▶ _What the exercise asks_
Work out how many lines in the data below contain the string "Gemma", and reply with that figure alone.

▶ _Input data_
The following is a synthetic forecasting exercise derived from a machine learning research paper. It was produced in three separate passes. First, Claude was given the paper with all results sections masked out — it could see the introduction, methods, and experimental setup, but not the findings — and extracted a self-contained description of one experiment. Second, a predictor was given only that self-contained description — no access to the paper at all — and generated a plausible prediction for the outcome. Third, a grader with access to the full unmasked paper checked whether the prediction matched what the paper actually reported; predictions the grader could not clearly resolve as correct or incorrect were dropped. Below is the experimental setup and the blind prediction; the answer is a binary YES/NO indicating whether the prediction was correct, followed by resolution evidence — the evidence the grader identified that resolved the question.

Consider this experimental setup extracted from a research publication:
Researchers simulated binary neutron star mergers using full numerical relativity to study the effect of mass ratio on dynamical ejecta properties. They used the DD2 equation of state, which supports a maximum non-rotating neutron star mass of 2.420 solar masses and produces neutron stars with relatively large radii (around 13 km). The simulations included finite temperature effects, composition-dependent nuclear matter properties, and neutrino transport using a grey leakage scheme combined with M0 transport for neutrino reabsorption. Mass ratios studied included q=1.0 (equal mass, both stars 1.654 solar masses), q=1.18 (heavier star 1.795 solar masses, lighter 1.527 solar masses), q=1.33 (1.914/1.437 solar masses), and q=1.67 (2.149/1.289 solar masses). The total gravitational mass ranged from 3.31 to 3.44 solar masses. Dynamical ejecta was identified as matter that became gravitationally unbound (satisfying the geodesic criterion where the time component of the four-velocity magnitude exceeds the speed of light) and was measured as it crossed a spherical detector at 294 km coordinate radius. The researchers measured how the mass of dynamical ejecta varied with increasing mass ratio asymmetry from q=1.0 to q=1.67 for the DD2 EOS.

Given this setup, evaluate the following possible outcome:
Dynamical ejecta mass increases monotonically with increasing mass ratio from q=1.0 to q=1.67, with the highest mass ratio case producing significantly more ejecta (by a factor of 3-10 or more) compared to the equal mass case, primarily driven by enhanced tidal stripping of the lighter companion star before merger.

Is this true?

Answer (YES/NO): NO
==
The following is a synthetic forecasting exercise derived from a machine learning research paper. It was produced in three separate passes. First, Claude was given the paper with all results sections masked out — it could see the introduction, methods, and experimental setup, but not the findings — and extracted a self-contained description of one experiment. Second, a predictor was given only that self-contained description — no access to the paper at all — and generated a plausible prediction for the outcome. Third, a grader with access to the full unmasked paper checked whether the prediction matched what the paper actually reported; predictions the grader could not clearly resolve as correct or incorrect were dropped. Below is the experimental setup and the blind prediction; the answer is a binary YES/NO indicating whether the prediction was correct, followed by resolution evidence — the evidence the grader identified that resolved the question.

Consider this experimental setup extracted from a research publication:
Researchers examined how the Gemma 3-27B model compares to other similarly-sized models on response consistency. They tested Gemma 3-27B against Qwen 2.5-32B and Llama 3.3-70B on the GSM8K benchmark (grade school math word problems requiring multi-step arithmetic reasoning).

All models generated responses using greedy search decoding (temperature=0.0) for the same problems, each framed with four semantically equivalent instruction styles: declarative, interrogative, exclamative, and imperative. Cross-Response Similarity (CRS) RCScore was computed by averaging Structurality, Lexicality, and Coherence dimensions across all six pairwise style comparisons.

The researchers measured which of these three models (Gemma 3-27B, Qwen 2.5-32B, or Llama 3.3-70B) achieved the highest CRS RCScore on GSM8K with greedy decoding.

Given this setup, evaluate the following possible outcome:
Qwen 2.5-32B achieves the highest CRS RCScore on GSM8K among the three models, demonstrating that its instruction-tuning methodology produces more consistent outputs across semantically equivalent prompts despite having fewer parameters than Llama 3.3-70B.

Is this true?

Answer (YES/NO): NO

▶ _Task output_
2